On Tue, May 28, 2019 at 08:32:38AM -0400, Gene Heskett wrote:
> Thats a piece of cake Reco. On a new install, set both the hostname and 
> the domainname, then add them, with the ipv4 net address into the hosts 
> file. Then make resolv.conf back into a real file, with 2 lines, one to 
> set the nameservers address, [...]

All good so far.

> and one to set the search to look in hosts 
> first, if that fails send the dns request to the gateway, [...]

We've been over this multiple times before, but apparently it bears
repeating.

There is nothing in resolv.conf that tells NSS whether to look in hosts
first or in DNS first.  That functionality is in the /etc/nsswitch.conf
file.

The syntax you have described in past threads belonged in
the /etc/host.conf file back in the 1990s.  See for example
<https://www.tldp.org/LDP/nag/node82.html>:

=========================================================
A sample file for vlager is shown below:
           # /etc/host.conf
           # We have named running, but no NIS (yet)
           order   bind hosts
           # Allow multiple addrs
           multi   on
           # Guard against spoof attempts
           nospoof on
           # Trim local domain (not really necessary).
           trim    vbrew.com.
=========================================================

Somehow, you got things mixed up, and you included part of this syntax
in your /etc/resolv.conf file, and convinced yourself that it was
actually doing something.

On modern Debian releases (yes, even wheezy) this functionality
is in /etc/nsswitch.conf and the defaults work for almost
everyone, so you probably never had to touch it.  See
<http://manpages.debian.org/5/nsswitch.conf> for details.

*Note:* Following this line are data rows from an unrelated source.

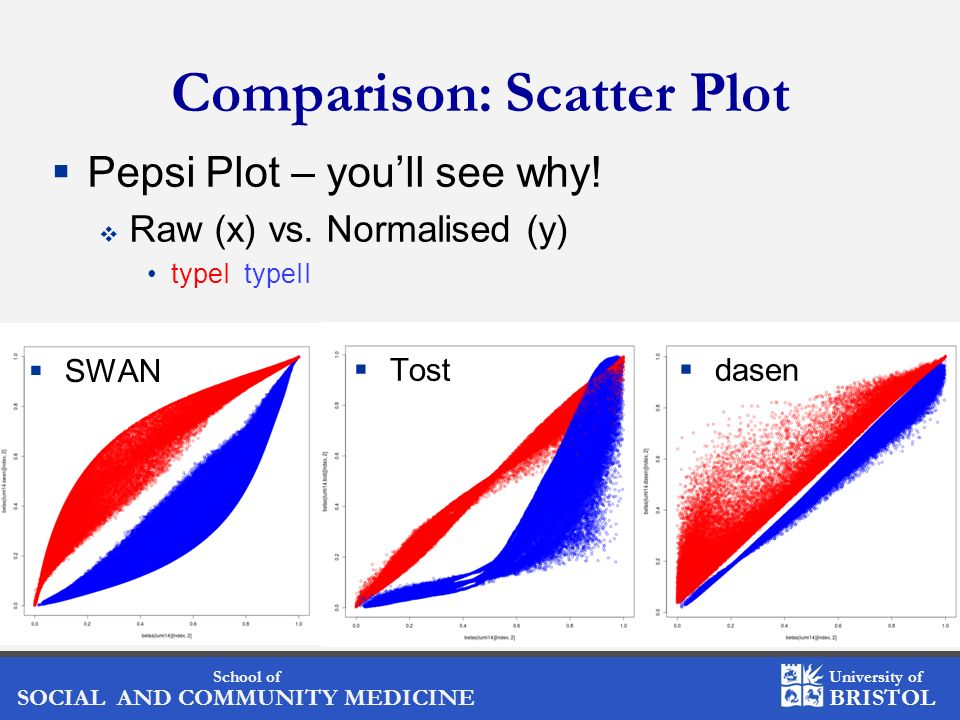 Comparison: Scatter Plot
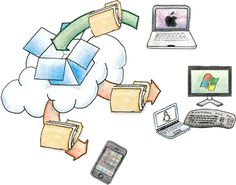 Use Dropbox to store your files in the cloud and access them synchronously on all devices. Share files and folders with others, allowing for collaboration.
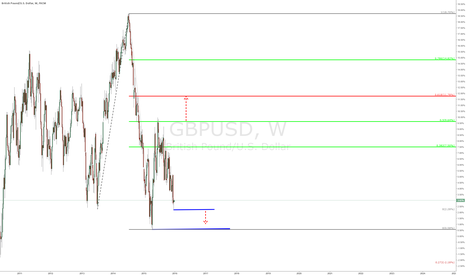 GBPUSD: GBPUSD - Weekly Chart - Video Evaluation/Tutorial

=========================================================
wooledg:~$ grep hosts /etc/nsswitch.conf 
hosts:          files mdns4_minimal [NOTFOUND=return] dns
=========================================================

The "hosts" line in this file is what tells the system to look in
"files" (/etc/hosts) first, and in "dns" last.

/etc/resolv.conf simply configures how the "dns" lookup works.